The story so far: Australia is working on a law that seeks to make Internet platforms Google and Facebook pay news media companies for displaying their content as well as linking to their content. Following the publication of its draft, last year, Facebook said such a law could force it to block Australian news content on its feed . Last week, just over a month after Australia introduced the legislation in Parliament, Google said it will shut down its search engine there if the law becomes a reality, prompting Prime Minister Scott Morrison to say, “We don’t respond to threats.”
What is the basis for this law?
The broad idea has been around for a few years now. In its 2019 report, Digital Platforms Inquiry , the Australian Competition and Consumer Commission (ACCC), the country’s competition regulator, noted that there was a fundamental imbalance in the power between news media and internet platforms. Specifically mentioning Google and Facebook, the report said these platforms had “substantial bargaining power in relation to many news media businesses.”
Very few platforms have the billion-plus-user base or the financial strength of a Google or Facebook. On the other side are millions of individual publishers, none close to being any match for the scale of the top tech platforms.
It also highlighted that media regulation hardly applied to platforms, though they have been increasingly playing much the same role as the media. The last two decades have also seen the tremendous rise of the platforms and sharp decline of the traditional news media, which forms the context in the report.
The Australian government, reportedly sensing how important it was to have a strong and independent media environment in a democracy, asked the ACCC to come up with a draft code, which it did last July. After some changes, the Treasury Laws Amendment (News Media and Digital Platforms Mandatory Bargaining Code) Bill was introduced in December 2020. The biggest players in Australia’s news media business, including Rupert Murdoch’s News Corp and Nine Network, have batted for such a law.
How does the Bill seek to correct the imbalance?

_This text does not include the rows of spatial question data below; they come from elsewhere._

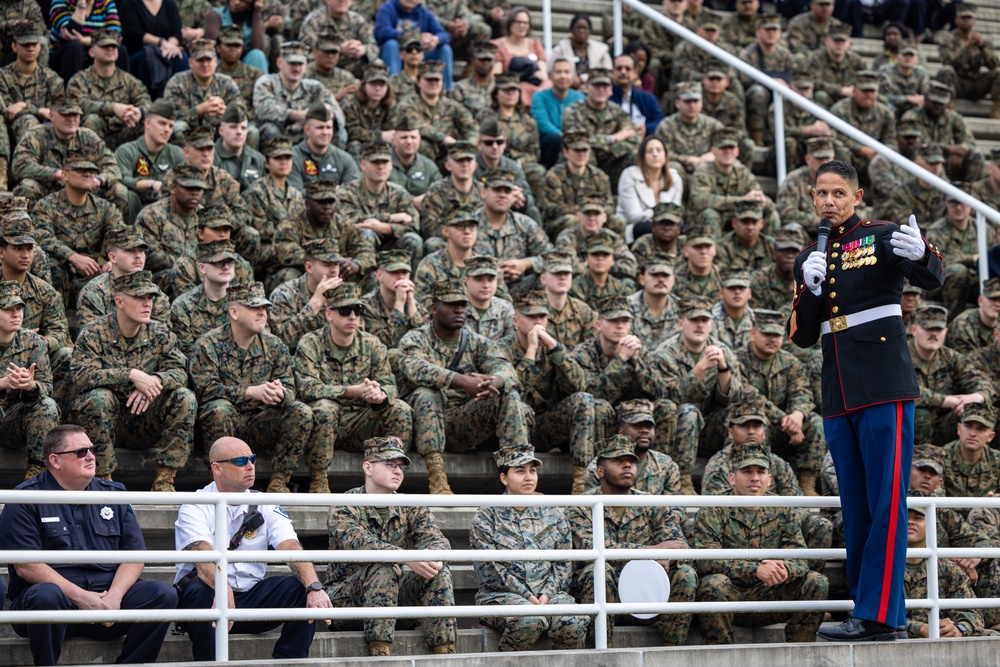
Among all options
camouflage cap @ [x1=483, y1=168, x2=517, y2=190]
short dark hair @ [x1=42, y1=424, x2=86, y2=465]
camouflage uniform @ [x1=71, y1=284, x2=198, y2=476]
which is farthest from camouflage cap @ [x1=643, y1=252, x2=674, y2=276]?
short dark hair @ [x1=42, y1=424, x2=86, y2=465]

What is being proposed is a mandatory mechanism, under which news media companies will get to negotiate with Facebook and Google regarding payment for their content. If parties – digital platforms and news media – cannot arrive at a negotiated agreement about remuneration, an arbitral panel “will select between two final offers made by the bargaining parties.” Further, the Bill provides for a 14-day notice that platforms need to give publishers regarding any change in their algorithms. This is important because changes in platform algorithms have a significant impact on the referral traffic that publishers receive, and consequently affects their business.
Isn’t this a drastic departure from how platforms have worked with publishers?
Yes. This is one of those rare interventions by a government in publisher-platform relationships. Platforms perform an important function in a digital world that is filled with an unimaginably huge amount of content and information, and into which there is an unceasing flow of new content every second. They help users discover content in this vast information heap, either by way of search or via a friend’s feed, for instance. This is also why publishers need platforms. For many news publications, even well-established ones, Google and Facebook are the source of much of their traffic.
Publications often worry about faring well on Google and Facebook. They also worry about keeping pace with algorithmic changes. But the publisher-platform relationship has rarely ever been about money. It has almost always been about tools and strategies for publishers to fare well on the platforms.
What is Google’s stand?
Google is not just against the idea of paying for the links but is also critical of the proposals on arbitration and algorithmic changes. In its blog, Google has said : “Right now, no website or search engine in Australia pays to connect people to other sites through links… The Code undermines one of the key principles of the open Internet people use every day.” Further, it does not agree to the allegation that it is responsible for the decline in newspaper revenue.
Shutting down its search engine in Australia is a real option because Google has taken such a step in the past. In 2014, Google shut its News Service in Spain , when the government introduced a law to make it pay a licence fee to use news content. Google shut down its Chinese search engine in 2010. In France, it has been forced by law to strike deals with publishers. The EU copyright rules, which France has given force to, “allow publishers to demand a fee from online platforms showing extracts of their news,” says a Reuters report. It isn’t clear on what basis the remuneration has been calculated.
Google has proposed a different solution. It goes by the name, Google News Showcase , a licensing arrangement with publishers across the world, toward which it plans to spend $1 billion globally in the next three years.